Spatial relation data
☆ ☆ ☆ ☆ ☆ ☆ ☆

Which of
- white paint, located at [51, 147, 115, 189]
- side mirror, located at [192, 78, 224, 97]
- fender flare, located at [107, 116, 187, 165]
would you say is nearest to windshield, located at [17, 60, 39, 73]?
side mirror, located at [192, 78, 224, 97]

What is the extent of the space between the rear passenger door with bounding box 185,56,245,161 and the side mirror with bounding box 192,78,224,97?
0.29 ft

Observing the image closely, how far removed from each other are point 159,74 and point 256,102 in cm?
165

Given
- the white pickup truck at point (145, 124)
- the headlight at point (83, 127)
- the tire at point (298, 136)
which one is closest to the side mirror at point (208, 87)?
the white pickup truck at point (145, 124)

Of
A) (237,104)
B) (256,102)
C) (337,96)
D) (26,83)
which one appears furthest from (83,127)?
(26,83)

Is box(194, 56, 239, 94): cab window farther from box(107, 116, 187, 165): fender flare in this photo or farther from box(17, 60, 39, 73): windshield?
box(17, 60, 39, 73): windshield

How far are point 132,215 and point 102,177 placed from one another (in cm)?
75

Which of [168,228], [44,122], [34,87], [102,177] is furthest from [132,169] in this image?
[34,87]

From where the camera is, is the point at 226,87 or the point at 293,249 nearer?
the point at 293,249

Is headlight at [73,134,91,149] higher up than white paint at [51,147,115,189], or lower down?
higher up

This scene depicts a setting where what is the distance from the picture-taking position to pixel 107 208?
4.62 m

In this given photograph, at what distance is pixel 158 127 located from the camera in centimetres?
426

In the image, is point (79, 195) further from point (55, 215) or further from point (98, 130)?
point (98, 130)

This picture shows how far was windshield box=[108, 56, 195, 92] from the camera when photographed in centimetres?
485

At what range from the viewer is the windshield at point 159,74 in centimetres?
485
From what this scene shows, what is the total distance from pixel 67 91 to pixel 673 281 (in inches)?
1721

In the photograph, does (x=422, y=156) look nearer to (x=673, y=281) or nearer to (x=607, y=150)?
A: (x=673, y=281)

☆ ☆ ☆ ☆ ☆ ☆ ☆

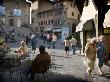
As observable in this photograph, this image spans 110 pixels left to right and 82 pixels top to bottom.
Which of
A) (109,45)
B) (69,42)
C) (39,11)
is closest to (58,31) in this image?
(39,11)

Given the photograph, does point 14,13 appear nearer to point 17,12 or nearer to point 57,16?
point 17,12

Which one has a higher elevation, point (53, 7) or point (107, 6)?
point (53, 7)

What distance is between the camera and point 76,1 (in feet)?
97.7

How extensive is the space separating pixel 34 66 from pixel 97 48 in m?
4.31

☆ ☆ ☆ ☆ ☆ ☆ ☆

## WORK REQUIRED
Present the data lines from the one containing "In the photograph, does" through the one containing "A: (x=673, y=281)", both included, as a Markdown table with the columns "No." and "Line", numbering each row and omitting blank lines.

## EXERCISE RESPONSE
| No. | Line |
|---|---|
| 1 | In the photograph, does (x=422, y=156) look nearer to (x=673, y=281) or nearer to (x=607, y=150)? |
| 2 | A: (x=673, y=281) |